Commentary: We're All Tech Investors Now

Three cheers for Cisco Systems. Let's whoop it up for Microsoft. Go Intel, go Sun, go Dell. If you're invested in the U.S. stock market at all, you had better join the cheering section for the entire technology sector. Even if you don't own a single tech share because you believe the stocks are overpriced, pray for tech. Your financial future depends on what happens to those stocks.

We're all tech investors now. At the end of the third quarter, the 65 technology stocks in the Standard & Poor's 500-stock index accounted for a shade under 25% of the index' market capitalization, compared with 19% in December and a mere 7% in 1992. (chart).

If you are one of the millions of investors who have sunk some $750 billion into S&P index funds, either directly or through a 401(k) plan, one out of every four of your dollars is now in tech stocks.

BULGING SECTOR. Technology stocks surged from 21% to 25% during the third quarter. That's because tech made gains of 4.4% while other sectors lost ground. If not for tech stocks, notes portfolio strategist Leah Modigliani of Morgan Stanley Dean Witter, the S&P would have been down 9% during the quarter and down 1% year to date. With tech's contribution, the quarterly loss was 6.6%, and 1999 performance remained positive at 5.3%.

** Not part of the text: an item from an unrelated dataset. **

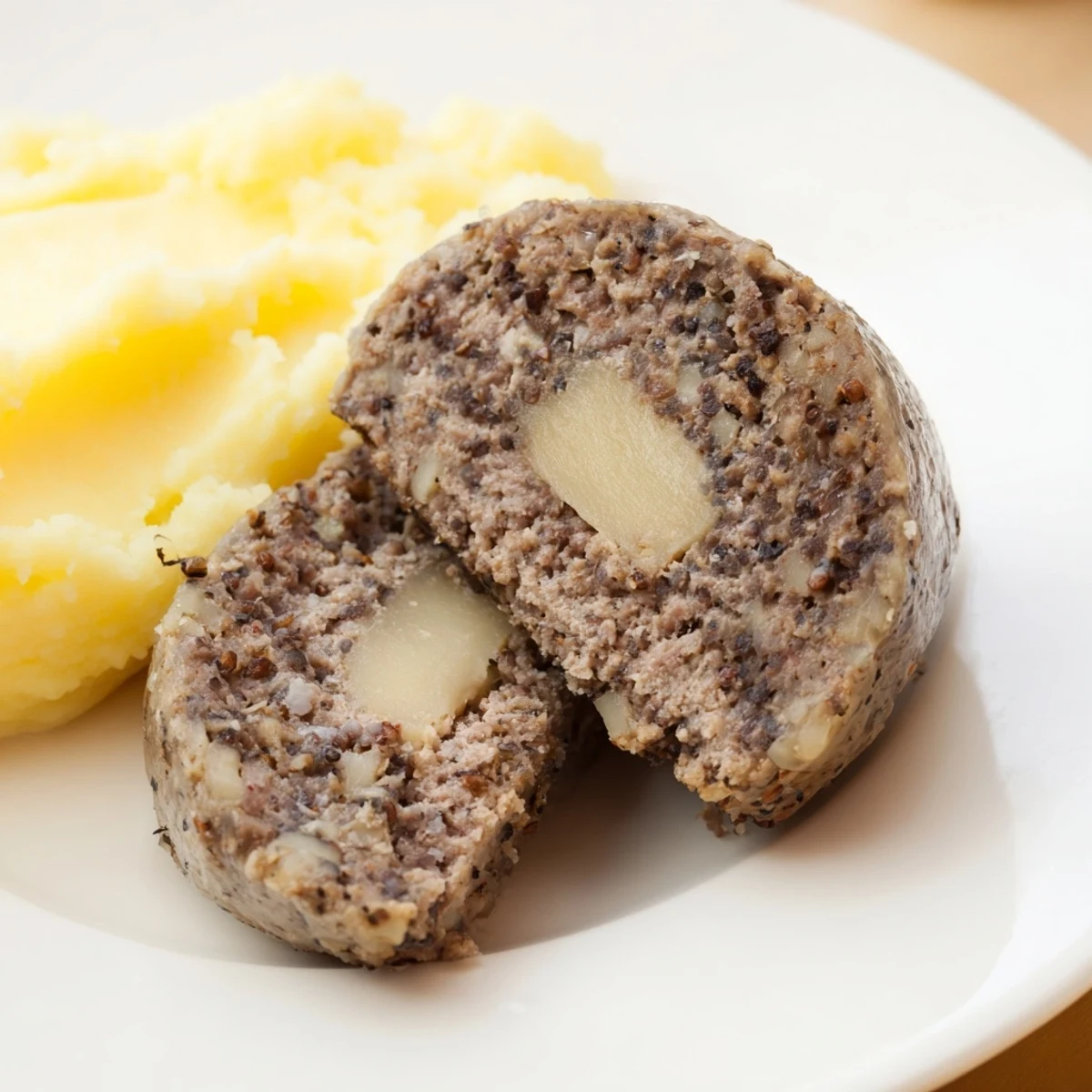 A close-up of a plated Scottish haggis, with fluffy oats and tender meat, ready to enjoy.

This tech bulge is not just a quirk of the S&P. The Russell 1000, a broader large-cap index, is 21.5% tech, too. And just about any U.S. diversified mutual fund that's making tracks these days is fueled by tech stocks as well.

One explanation for most funds' sluggish results is that they haven't invested enough in technology. "If tech is 25% of the market and you're underweighted in tech, it will take extraordinary stock picking to beat the S&P," says Thomas D. Stevens, chief investment officer for Wilshire Asset Management.

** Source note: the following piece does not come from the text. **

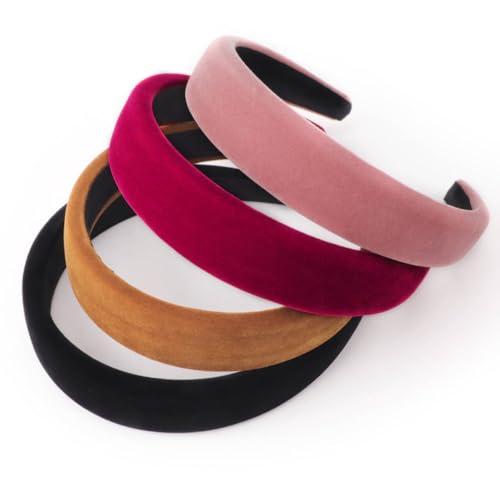 DRESHOW 4 Pcs Velvet Wide Headbands for Women Girls Turban Vintage Boho Head Bands Fashion Non Slip Head Wraps Hoop Hair Accessories - color: 4 Pack: Black, Pink, Coffee, Red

There is a downside to the market's dependence on tech stocks. They are more volatile, and contribute to sharp swings in the market that unnerve investors. Moreover, while tech companies account for one-quarter of the market cap, they contribute only 12.6% of operating earnings. So if one big tech player disappoints at profit time, the bad news reverberates over a large swath of the market. After the market closed on Oct. 12, Intel reported profits came in a few cents per share shy of expectations. That helped send the S&P down 2.1% the next day.

History shows any one sector cannot maintain its dominance forever. Energy peaked at 30% of the S&P in 1980, and it's now 6.3%. And consumer staples jumped to over 20% in the early 1990s, but they're only half of that today.

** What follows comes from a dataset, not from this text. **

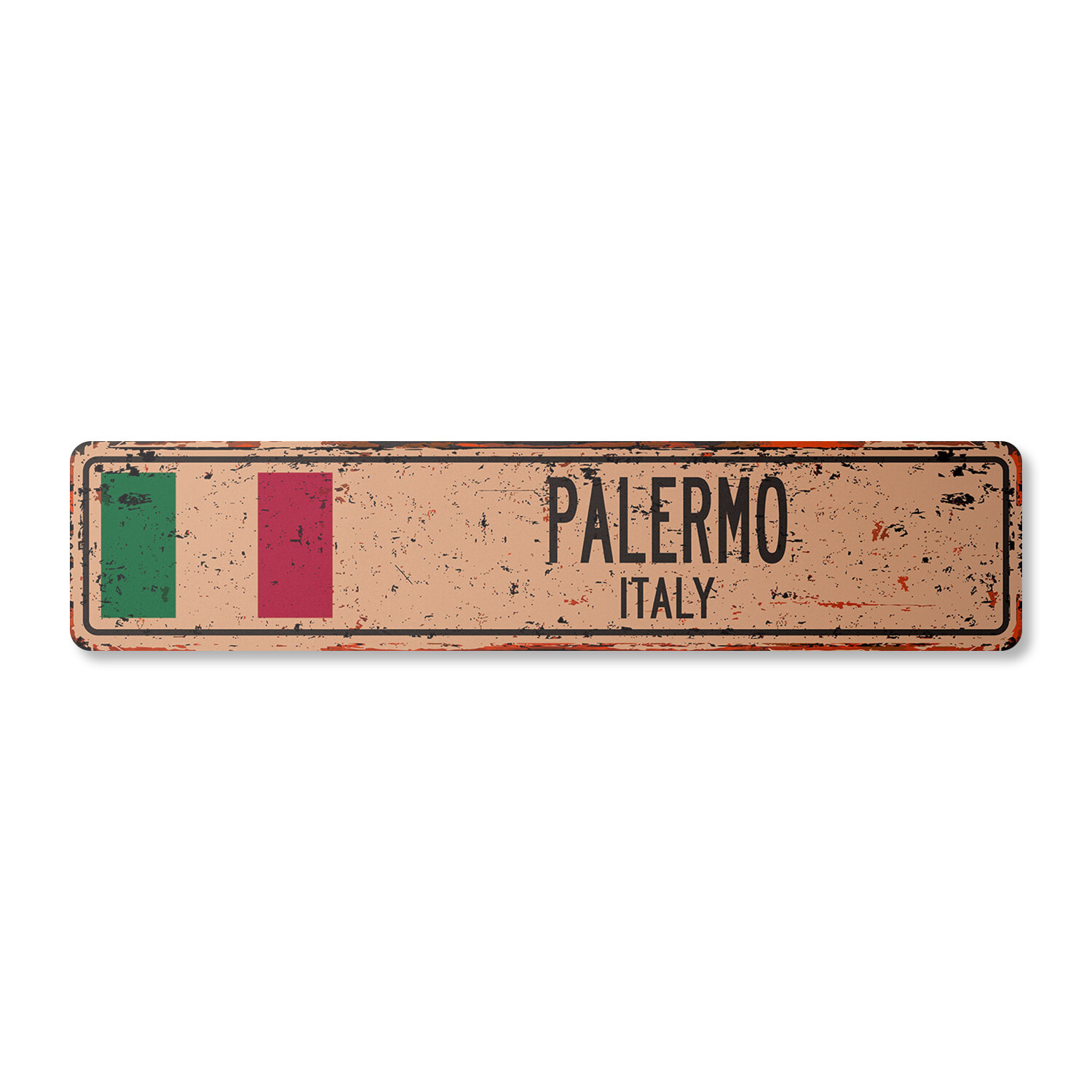 PALERMO ITALY Vintage Street Sign Italian flag city country road wall rustic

Commentary: We're All Tech Investors Now

Still, there's a powerful case to be made that tech will rule for years. Investment strategist Jeffrey M. Applegate of Lehman Brothers urges clients to overweight technology in their funds because the companies are the principal beneficiaries of a powerful macroeconomic trend: the substitution of capital for labor. Driven by the falling cost of technology, capital-goods prices are declining at a 4% annual rate while labor costs are increasing by 3%. Says Applegate: "If these aren't the growth stocks of our era, I don't know what are."

And whether or not you invest in these companies, it's hard to imagine that the 75% of the market that's not technology would remain healthy if these stocks got sick. Let's go, tech.